EXERCISE
Count the lines in the entries below that contain the word "vent", with case taken into account. Give only the number.

INFORMATION PROVIDED
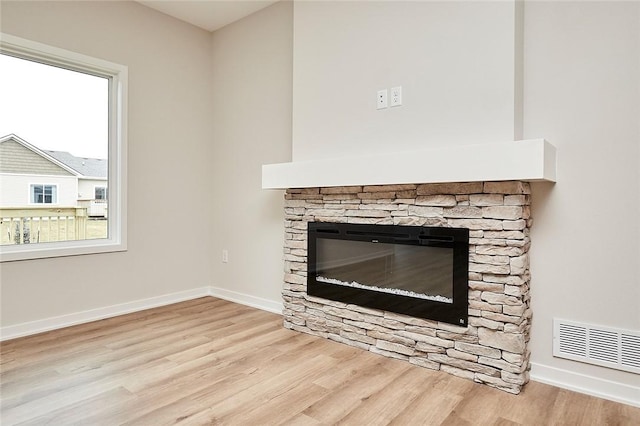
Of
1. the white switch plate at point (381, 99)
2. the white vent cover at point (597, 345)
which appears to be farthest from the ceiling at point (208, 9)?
the white vent cover at point (597, 345)

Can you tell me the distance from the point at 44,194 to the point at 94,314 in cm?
99

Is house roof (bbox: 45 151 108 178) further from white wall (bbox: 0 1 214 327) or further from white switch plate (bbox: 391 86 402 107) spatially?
white switch plate (bbox: 391 86 402 107)

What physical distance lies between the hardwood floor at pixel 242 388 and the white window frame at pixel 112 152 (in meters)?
0.66

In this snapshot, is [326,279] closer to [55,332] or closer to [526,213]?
[526,213]

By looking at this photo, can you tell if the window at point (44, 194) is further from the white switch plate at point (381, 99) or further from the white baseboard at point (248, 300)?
the white switch plate at point (381, 99)

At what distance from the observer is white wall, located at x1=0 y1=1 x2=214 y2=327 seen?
9.30ft

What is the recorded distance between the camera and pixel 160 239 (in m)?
3.58

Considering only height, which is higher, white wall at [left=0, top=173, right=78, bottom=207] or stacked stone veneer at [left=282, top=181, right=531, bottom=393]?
white wall at [left=0, top=173, right=78, bottom=207]

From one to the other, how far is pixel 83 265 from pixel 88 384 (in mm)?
1321

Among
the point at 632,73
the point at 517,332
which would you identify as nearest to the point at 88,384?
the point at 517,332

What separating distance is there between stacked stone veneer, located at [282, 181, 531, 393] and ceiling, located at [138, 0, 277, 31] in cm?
191

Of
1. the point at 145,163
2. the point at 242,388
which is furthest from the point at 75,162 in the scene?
the point at 242,388

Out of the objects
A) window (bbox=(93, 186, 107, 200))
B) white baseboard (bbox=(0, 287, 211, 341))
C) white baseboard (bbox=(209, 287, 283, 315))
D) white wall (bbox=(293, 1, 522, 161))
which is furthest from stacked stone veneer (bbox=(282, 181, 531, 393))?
window (bbox=(93, 186, 107, 200))

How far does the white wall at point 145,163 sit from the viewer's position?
2.83 meters
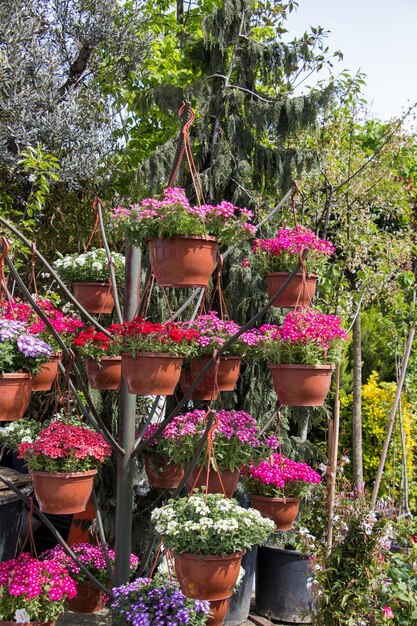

ANSWER FOR THE TASK
2